E così un manifesto che recita “ministro della censura” accompagnato da una foto del ministro Bonnici è stato installato sul nuovo cordone di protezione da parte del gruppo Reżistenza Malta.

In una dichiarazione, Reżistenza ha affermato che «quando un governo usa la legge a proprio piacimento, è dovere dei cittadini far sentire la propria voce affinchè ogni torto non rimanga inpunito.

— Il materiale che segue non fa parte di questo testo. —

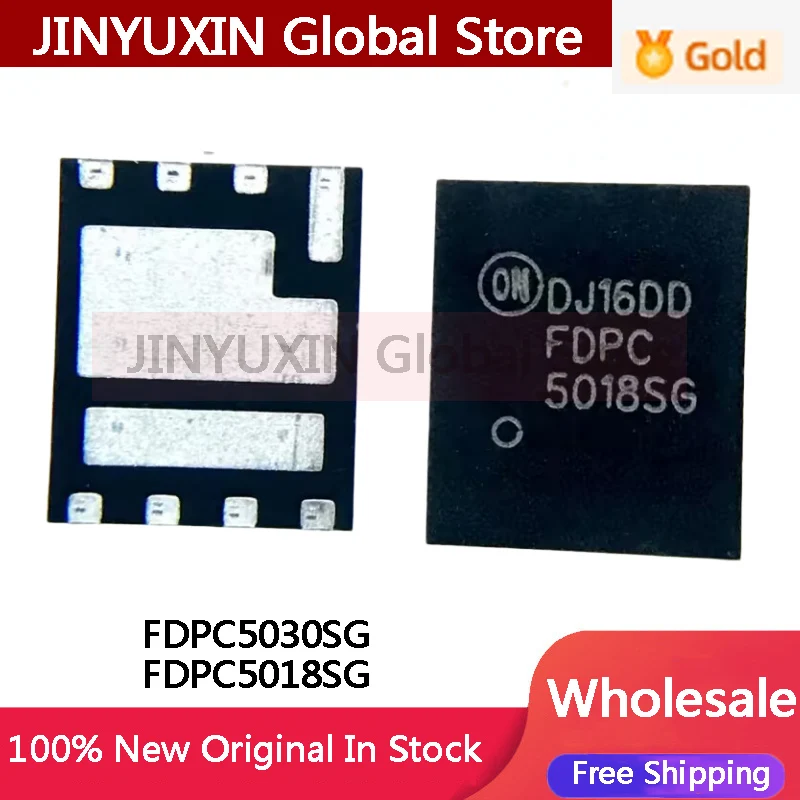 2-5 قطعة FDPC5030SG FDPC 5030SG 5018SG FDPC5018SG QFN رقاقة IC في المخزون بالجملة #1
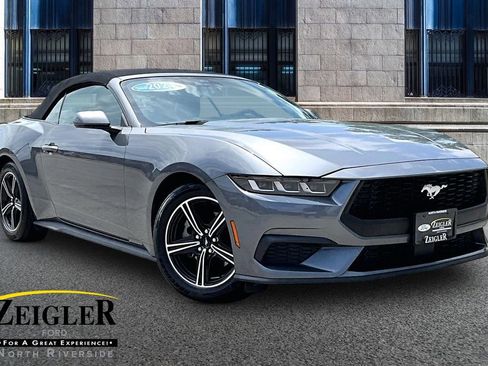 Certified 2024 Ford Mustang Premium RWD image 1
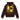 Off-White Brown Embroidered Half Arrow Hoodie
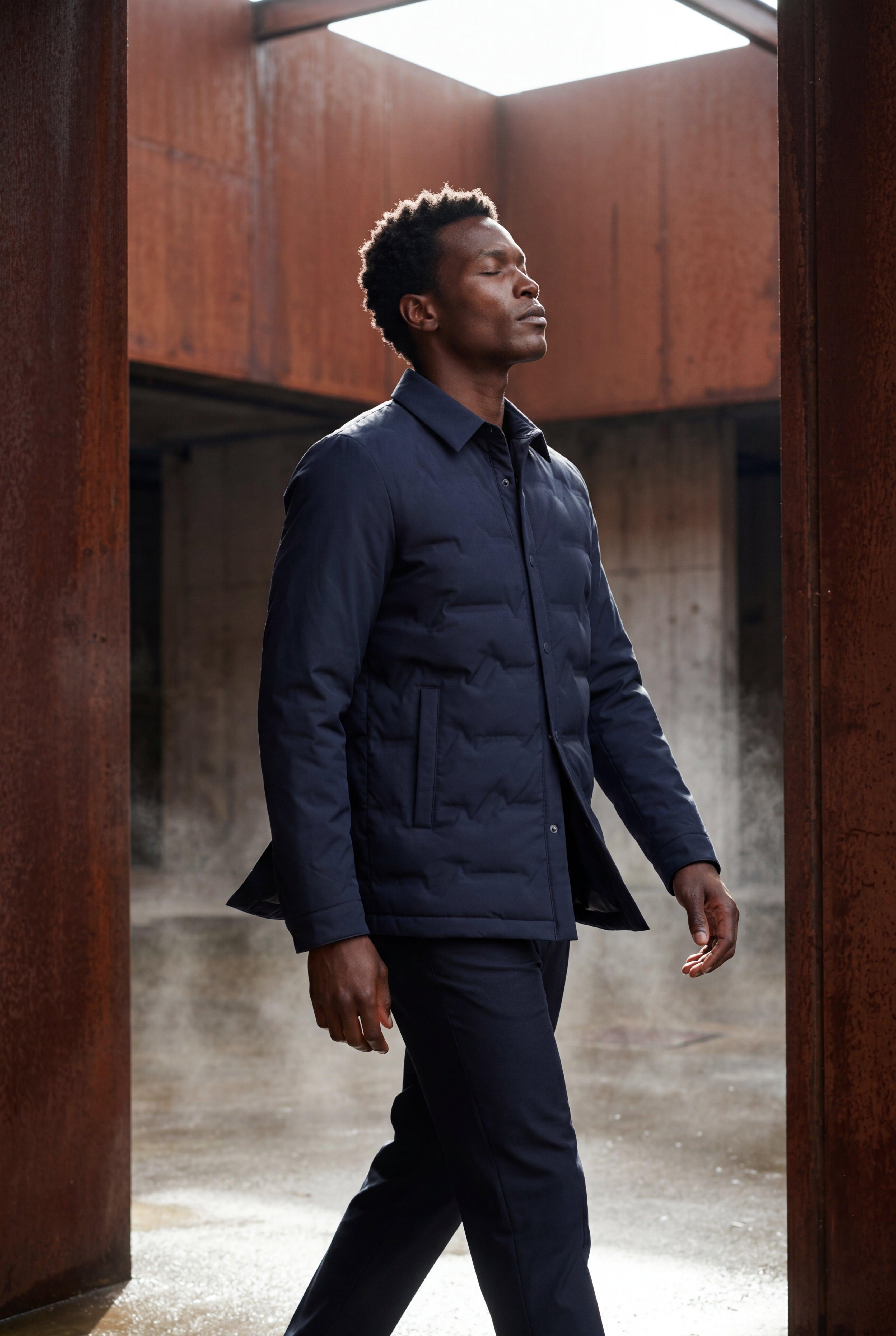 Zoyri | Quilted Shirt Jacket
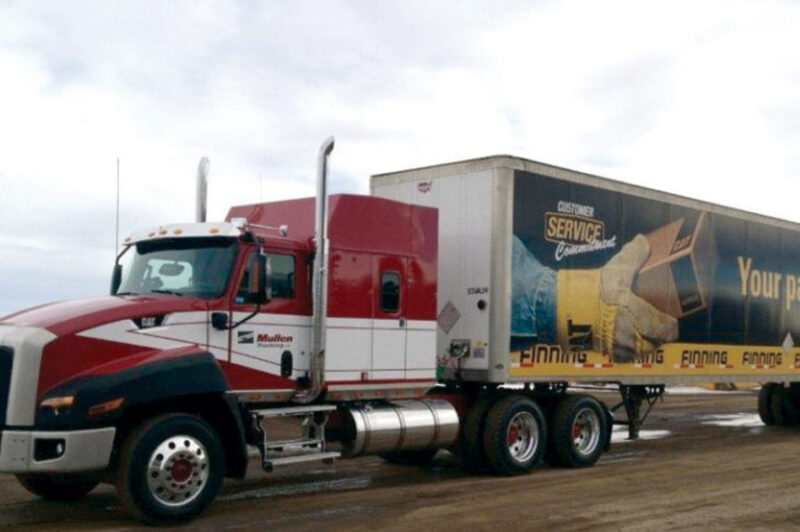 Mullen Group truck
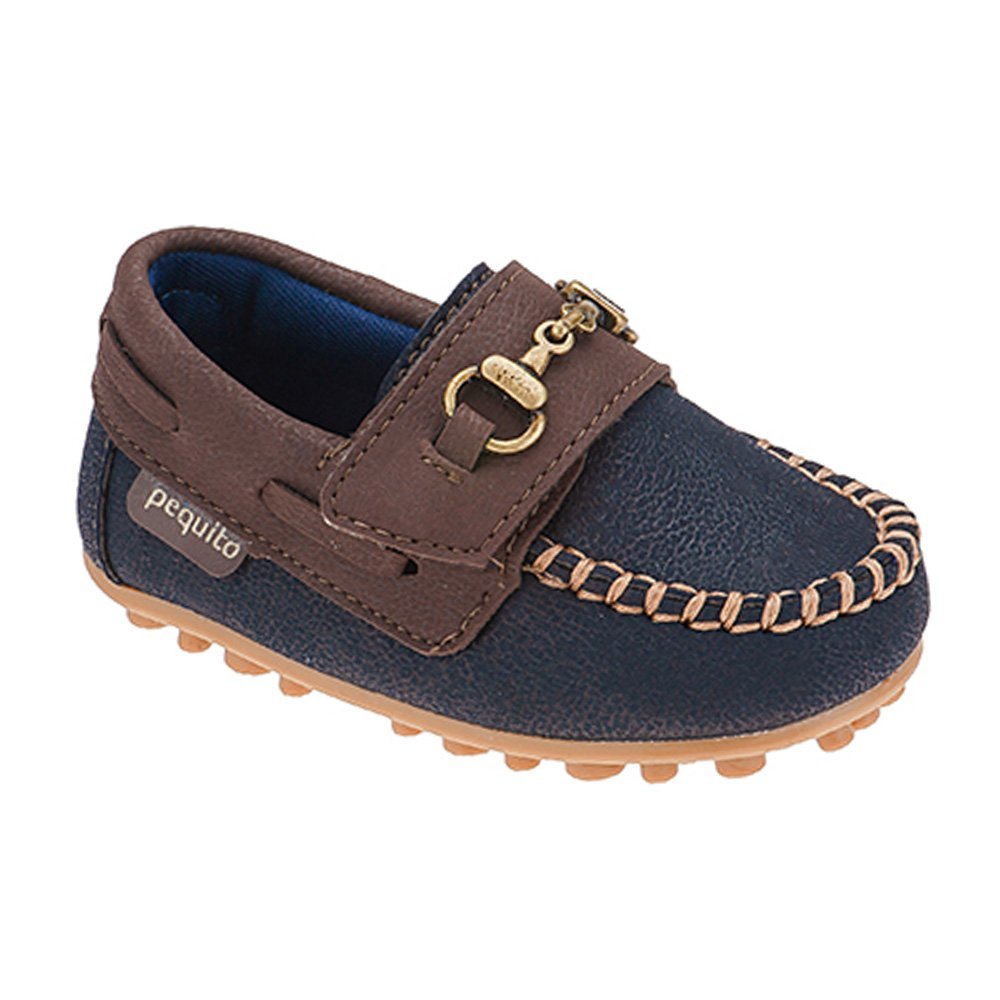 Mocassim best sale infantil azul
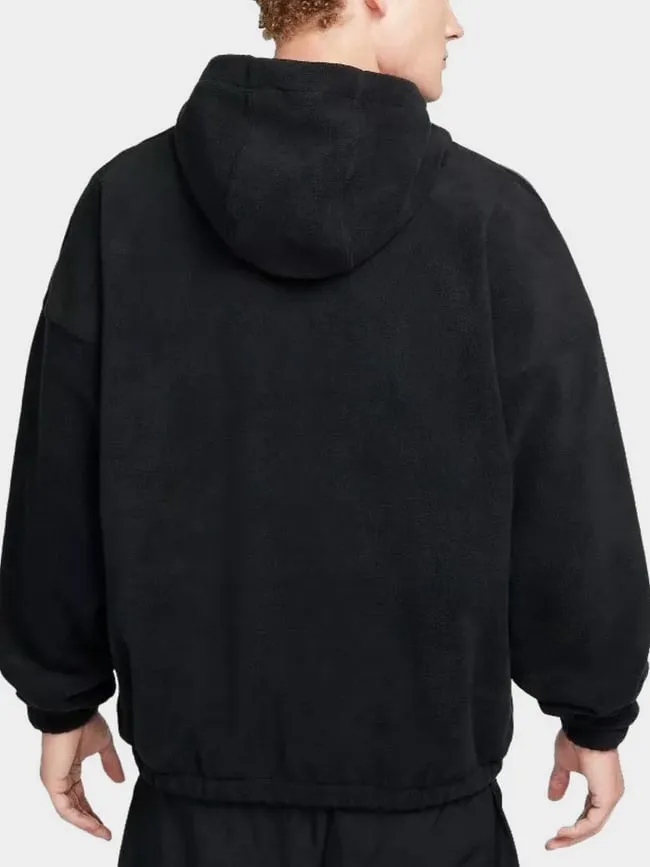 Nike Black Men's Fleece Hoodie - wimod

Bonnici sta chiaramente abusando del potere affidatogli dal popolo, insistendo nel sopprimere autentici appelli alla giustizia, tale ossessione e censura lo ha portato alla creazione di un labirinto del Minotauro».

Reżistenza aggiunge nel proprio comunicato che con la “pietosa scusa di restauro”, alla gente è stato negato l’accesso a uno dei più importanti monumenti nazionali.

«Il ministro ha detto che i lavori saranno pronti in tempo per Natale e che una volta completati, gli attivisti non potranno mettere fiori e candele nella zona, come se i diritti fondamentali dei cittadini siano a sua totale ed esclusiva discrezione. Riteniamo che la palizzata sia un provvedimento inaccettabile, violento ed estremo adottato dal governo nel tentativo di ostacolare la libertà di riunione e di espressione, che sarebbe accettabile nella Russia di Putin ma non in uno stato membro dell’Unione europea: il governo ricorre a tattiche fasciste perché la verità è per loro insopportabile», ha detto il gruppo.

Il gruppo Occupy Justice ha anch’esso appuntato una nuova immagine del giornalista assassinata sulla nuova recinzione, insieme a fiori ed una candela. «Bonnici ci ricorda spesso quanto sia contrario alla censura e al numero di riforme da lui introdotte, ma non ha mai pensato due volte prima di cordonare il monumento al Grande Assedio per impedire agli attivisti di chiedere giustizia per la giornalista assassinata Daphne Caruana Galizia».

Nel frattempo il manifesto a memoria di Daphne Caruana Galizia affisso alla nuova palizzata è stato repentinamente rimosso.

Se la cultura è il frutto della conoscenza e dell’istruzione, tale comportamento è decisamente in antitesi col significato stesso del termine cultura, quanto decisamente più in linea col significato di censura.